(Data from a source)
━━━━
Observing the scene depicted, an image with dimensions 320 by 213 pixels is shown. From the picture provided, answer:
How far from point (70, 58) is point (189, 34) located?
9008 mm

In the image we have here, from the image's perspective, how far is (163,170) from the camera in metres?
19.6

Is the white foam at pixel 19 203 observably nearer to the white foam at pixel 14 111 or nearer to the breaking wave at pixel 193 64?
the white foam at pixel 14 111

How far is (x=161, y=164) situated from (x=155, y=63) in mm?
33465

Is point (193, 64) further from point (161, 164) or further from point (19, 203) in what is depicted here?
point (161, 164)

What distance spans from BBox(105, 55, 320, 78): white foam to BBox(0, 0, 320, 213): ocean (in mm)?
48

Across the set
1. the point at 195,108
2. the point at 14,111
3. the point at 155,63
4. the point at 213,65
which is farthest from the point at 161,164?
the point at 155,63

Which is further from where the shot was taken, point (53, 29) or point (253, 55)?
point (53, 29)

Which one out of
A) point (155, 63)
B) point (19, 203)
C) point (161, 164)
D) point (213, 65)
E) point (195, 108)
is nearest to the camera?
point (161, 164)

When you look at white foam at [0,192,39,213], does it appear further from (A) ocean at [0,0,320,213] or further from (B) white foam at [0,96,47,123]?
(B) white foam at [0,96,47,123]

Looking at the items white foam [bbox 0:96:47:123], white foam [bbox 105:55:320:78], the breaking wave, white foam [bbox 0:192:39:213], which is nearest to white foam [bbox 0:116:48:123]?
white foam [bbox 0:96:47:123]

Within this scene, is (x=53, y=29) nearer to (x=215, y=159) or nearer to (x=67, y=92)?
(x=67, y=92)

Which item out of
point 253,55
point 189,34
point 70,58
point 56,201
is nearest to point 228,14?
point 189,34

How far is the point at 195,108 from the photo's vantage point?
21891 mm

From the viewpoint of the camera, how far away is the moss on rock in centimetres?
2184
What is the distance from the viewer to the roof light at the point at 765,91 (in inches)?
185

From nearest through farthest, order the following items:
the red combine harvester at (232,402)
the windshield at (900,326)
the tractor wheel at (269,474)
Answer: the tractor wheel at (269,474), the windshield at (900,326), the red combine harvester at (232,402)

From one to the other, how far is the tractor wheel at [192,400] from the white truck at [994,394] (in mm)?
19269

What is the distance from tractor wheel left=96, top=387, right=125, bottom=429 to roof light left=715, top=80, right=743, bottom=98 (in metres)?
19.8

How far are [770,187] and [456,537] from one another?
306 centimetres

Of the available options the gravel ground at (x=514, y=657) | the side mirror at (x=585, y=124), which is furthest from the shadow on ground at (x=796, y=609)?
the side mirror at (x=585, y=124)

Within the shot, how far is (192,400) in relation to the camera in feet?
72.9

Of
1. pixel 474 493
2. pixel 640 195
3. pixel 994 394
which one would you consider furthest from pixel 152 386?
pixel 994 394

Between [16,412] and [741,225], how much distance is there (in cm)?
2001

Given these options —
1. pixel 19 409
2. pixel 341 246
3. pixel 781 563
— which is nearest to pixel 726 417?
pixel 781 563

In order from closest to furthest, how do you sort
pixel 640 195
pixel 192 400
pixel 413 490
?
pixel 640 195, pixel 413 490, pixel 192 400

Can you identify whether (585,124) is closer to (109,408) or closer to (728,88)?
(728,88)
━━━━
Reproduce all of the data above word for word, keeping every line in its original order.

» Reply:
Observing the scene depicted, an image with dimensions 320 by 213 pixels is shown. From the picture provided, answer:
How far from point (70, 58) is point (189, 34) located?
9008 mm

In the image we have here, from the image's perspective, how far is (163,170) from the camera in metres?
19.6

Is the white foam at pixel 19 203 observably nearer to the white foam at pixel 14 111 or nearer to the breaking wave at pixel 193 64?
the white foam at pixel 14 111

How far is (x=161, y=164) situated from (x=155, y=63) in mm?
33465

Is point (193, 64) further from point (161, 164) or further from point (19, 203) in what is depicted here?
point (161, 164)

What distance spans from BBox(105, 55, 320, 78): white foam to BBox(0, 0, 320, 213): ocean (in mm)?
48

Across the set
1. the point at 195,108
2. the point at 14,111
3. the point at 155,63
4. the point at 213,65
which is farthest from the point at 161,164?
the point at 155,63

Which is further from where the shot was taken, point (53, 29) or point (253, 55)?
point (53, 29)

Which one out of
A) point (155, 63)
B) point (19, 203)
C) point (161, 164)
D) point (213, 65)
E) point (195, 108)
is nearest to the camera?
point (161, 164)

When you look at white foam at [0,192,39,213], does it appear further from (A) ocean at [0,0,320,213] or further from (B) white foam at [0,96,47,123]?
(B) white foam at [0,96,47,123]

Looking at the items white foam [bbox 0:96:47:123], white foam [bbox 105:55:320:78], the breaking wave, white foam [bbox 0:192:39:213], which is nearest to white foam [bbox 0:116:48:123]?
white foam [bbox 0:96:47:123]

Within this scene, is (x=53, y=29) nearer to (x=215, y=159) or nearer to (x=67, y=92)?
(x=67, y=92)

Which item out of
point 253,55
point 189,34
point 70,58
point 56,201
is nearest to point 228,14?
point 189,34

How far is the point at 195,108 from the photo's vantage point?
21891 mm

From the viewpoint of the camera, how far away is the moss on rock in centimetres?
2184
What is the distance from the viewer to the roof light at the point at 765,91 (in inches)?
185

From nearest through farthest, order the following items:
the red combine harvester at (232,402)
the windshield at (900,326)
the tractor wheel at (269,474)
Answer: the tractor wheel at (269,474), the windshield at (900,326), the red combine harvester at (232,402)

From one to the other, how far is the tractor wheel at [192,400] from the white truck at [994,394] (in mm)?
19269

What is the distance from tractor wheel left=96, top=387, right=125, bottom=429 to roof light left=715, top=80, right=743, bottom=98 (in metres)?
19.8

How far are [770,187] and [456,537] from one another?
306 centimetres

Of the available options the gravel ground at (x=514, y=657) | the side mirror at (x=585, y=124), which is furthest from the shadow on ground at (x=796, y=609)?
the side mirror at (x=585, y=124)

Within the shot, how far is (192,400) in relation to the camera in feet?
72.9

Of
1. pixel 474 493
2. pixel 640 195
3. pixel 994 394
which one would you consider furthest from pixel 152 386?
pixel 994 394

Between [16,412] and [741,225], how much distance is there (in cm)?
2001

Given these options —
1. pixel 19 409
2. pixel 341 246
3. pixel 781 563
— which is nearest to pixel 726 417?
pixel 781 563

In order from closest to furthest, how do you sort
pixel 640 195
pixel 192 400
pixel 413 490
?
pixel 640 195, pixel 413 490, pixel 192 400

Can you identify whether (585,124) is closer to (109,408) or closer to (728,88)?
(728,88)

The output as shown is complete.